Researchers visualize the complex ramifications of the nervous system

Summary: The study reveals the molecular mechanism that allows neural networks to grow and branch.

source: Yale

Our nervous system is made up of billions of neurons that talk to each other through axons and dendrites. As the human brain develops, these structures branch out in a beautifully complex but poorly understood way that allows neurons to form connections and send messages throughout the body. And now, Yale researchers have discovered the molecular mechanism behind the growth of this complex system.

Their findings were published in science progress.

“Neurons are highly branched cells, and they are because each neuron connects to thousands of other neurons,” says Joe Howard, Ph.D., Eugene Higgins Professor of Molecular Biophysics and Biochemistry and Professor of Physics, and Senior Researcher. Study researcher.
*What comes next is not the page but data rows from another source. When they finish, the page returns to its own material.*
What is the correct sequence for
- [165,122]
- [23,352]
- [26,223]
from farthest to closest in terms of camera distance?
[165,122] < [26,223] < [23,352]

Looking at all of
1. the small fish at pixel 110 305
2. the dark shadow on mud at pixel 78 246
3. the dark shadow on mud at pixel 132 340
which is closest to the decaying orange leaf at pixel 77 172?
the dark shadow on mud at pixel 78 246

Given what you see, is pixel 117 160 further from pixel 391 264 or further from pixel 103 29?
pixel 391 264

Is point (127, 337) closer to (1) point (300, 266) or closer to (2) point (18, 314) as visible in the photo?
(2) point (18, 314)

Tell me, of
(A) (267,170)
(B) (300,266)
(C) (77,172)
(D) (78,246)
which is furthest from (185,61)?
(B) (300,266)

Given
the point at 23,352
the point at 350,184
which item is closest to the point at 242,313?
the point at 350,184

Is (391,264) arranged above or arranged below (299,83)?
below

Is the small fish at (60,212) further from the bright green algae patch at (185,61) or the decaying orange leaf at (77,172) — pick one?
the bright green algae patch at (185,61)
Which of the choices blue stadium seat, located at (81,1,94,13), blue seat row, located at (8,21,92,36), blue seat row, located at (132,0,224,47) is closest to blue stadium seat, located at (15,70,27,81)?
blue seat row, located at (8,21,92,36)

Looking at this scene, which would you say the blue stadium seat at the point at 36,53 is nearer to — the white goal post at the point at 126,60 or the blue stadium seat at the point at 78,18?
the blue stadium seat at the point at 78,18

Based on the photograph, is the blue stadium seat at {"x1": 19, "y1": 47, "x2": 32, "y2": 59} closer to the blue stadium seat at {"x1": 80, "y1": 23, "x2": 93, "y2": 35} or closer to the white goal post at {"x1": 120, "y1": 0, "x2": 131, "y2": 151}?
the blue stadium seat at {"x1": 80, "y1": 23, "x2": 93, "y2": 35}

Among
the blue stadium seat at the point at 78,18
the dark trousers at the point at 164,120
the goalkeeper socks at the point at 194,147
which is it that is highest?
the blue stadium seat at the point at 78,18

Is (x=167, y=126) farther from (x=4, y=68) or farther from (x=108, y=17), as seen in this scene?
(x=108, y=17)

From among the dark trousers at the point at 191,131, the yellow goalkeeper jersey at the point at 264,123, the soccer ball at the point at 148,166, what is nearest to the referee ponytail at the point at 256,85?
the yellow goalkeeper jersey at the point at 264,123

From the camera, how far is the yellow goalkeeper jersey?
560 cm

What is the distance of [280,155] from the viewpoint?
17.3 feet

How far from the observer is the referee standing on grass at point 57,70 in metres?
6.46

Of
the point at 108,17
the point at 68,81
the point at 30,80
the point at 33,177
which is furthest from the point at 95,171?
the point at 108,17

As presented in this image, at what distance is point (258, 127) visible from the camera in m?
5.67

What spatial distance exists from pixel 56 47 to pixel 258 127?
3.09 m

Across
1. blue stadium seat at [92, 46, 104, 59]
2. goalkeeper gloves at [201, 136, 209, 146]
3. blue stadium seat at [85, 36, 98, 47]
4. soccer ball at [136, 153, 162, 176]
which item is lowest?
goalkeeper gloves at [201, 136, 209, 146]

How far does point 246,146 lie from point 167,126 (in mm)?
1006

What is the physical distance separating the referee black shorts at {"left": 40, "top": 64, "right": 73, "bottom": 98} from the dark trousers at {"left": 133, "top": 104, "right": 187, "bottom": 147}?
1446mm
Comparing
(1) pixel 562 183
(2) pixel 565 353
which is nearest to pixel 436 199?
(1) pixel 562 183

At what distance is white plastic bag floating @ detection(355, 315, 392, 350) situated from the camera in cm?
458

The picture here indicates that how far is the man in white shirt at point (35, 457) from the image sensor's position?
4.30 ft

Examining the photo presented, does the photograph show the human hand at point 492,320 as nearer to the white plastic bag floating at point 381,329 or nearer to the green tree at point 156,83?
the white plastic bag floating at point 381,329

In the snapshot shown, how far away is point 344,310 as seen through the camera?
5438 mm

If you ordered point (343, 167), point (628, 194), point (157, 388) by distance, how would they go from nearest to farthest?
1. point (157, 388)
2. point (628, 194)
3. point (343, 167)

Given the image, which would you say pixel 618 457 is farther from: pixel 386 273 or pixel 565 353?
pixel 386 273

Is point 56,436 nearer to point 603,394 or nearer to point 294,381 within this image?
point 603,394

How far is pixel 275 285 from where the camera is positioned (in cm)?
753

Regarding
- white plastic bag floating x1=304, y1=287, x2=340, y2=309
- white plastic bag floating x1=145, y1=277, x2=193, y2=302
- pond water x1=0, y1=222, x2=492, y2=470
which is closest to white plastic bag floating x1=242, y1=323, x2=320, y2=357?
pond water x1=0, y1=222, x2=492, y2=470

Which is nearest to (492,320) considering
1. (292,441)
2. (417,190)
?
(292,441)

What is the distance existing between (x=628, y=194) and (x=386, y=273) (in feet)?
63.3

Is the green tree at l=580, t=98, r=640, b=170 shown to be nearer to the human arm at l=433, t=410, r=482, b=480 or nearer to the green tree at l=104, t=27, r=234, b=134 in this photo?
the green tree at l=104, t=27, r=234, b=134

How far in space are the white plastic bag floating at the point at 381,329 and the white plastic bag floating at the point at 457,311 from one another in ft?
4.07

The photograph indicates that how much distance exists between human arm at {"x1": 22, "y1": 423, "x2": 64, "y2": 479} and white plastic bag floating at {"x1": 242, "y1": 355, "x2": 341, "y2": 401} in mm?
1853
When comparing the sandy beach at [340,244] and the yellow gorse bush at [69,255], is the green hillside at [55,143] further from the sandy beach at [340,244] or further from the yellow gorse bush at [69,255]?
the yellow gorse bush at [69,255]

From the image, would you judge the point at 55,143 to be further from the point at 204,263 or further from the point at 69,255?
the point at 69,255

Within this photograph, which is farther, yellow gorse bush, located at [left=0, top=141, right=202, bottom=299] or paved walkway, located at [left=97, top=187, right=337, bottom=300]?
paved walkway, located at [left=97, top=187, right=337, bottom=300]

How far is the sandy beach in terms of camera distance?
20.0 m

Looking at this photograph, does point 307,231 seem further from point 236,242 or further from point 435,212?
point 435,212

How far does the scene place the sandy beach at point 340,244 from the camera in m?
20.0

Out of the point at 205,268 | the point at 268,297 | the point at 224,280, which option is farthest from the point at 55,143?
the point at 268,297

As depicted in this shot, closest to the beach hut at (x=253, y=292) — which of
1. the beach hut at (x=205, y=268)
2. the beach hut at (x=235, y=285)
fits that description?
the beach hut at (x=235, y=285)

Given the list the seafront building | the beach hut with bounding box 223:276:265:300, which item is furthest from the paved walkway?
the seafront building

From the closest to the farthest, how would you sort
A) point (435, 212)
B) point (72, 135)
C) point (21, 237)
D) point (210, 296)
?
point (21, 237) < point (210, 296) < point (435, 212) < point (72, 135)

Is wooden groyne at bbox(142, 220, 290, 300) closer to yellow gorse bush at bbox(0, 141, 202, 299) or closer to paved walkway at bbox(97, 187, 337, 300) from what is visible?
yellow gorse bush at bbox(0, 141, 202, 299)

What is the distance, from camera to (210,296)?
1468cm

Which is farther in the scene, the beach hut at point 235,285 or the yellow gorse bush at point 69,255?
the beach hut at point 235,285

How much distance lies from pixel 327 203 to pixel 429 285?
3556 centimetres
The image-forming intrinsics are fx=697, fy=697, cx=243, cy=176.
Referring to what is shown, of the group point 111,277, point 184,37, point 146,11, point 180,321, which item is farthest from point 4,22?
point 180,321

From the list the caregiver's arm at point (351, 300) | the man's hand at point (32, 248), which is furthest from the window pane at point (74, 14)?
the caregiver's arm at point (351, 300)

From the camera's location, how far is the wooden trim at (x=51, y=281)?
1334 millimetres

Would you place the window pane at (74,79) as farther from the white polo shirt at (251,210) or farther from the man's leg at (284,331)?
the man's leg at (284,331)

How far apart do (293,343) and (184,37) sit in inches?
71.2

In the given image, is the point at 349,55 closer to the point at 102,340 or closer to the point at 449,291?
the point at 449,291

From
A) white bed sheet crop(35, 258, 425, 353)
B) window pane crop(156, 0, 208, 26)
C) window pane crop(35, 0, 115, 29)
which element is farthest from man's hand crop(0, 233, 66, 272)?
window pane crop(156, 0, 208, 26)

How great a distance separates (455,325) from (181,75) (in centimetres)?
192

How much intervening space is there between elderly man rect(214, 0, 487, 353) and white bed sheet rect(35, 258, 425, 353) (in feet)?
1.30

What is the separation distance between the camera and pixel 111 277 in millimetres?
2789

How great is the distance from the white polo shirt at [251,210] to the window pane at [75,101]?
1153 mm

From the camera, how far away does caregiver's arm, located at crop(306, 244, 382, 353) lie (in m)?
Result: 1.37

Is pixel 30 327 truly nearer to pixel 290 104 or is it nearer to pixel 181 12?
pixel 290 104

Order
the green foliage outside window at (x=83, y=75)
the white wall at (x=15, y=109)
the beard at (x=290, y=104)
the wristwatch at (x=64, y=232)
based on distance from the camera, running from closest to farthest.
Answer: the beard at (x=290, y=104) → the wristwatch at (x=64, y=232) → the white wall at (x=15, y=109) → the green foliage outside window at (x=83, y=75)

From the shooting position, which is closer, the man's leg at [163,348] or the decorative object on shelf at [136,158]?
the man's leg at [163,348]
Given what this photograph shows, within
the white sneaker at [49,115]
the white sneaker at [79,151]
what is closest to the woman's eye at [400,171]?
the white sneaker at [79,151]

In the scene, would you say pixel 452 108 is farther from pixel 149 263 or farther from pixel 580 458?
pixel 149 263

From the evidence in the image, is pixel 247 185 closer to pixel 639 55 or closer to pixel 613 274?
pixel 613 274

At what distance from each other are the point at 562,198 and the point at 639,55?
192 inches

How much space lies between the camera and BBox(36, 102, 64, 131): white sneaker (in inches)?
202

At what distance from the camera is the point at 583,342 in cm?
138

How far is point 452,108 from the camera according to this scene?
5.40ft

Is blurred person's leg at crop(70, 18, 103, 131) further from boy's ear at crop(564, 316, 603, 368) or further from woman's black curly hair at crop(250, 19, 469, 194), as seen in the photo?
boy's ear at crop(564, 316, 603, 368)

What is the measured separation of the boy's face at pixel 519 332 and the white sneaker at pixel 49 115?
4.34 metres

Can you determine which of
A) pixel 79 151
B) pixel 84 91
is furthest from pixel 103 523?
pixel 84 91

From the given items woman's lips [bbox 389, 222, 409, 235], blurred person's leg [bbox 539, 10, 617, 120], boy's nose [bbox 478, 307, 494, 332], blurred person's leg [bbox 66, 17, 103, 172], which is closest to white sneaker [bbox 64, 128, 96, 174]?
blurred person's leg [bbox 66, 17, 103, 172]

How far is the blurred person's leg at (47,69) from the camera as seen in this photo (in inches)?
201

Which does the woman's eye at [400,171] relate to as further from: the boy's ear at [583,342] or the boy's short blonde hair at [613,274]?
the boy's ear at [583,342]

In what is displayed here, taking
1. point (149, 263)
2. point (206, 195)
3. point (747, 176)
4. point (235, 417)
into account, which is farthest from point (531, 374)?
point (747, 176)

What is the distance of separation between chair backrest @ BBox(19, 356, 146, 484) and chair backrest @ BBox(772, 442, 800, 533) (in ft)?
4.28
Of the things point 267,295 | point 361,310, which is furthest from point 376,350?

“We are working on this branching process – how do branches form and grow? This is what lies behind the whole way the nervous system works.”

The team studied the growth of neurons in fruit flies as they matured from embryos to larvae. To visualize this process, they marked neurons with fluorescent markers and imaged them on a rotating disk microscope. Because nerve cells are located just under the skin [outermost layer]The researchers were able to monitor this process in real time in live larvae.

After imaging neurons at different stages of development, the team was able to create time-lapse movies of growth.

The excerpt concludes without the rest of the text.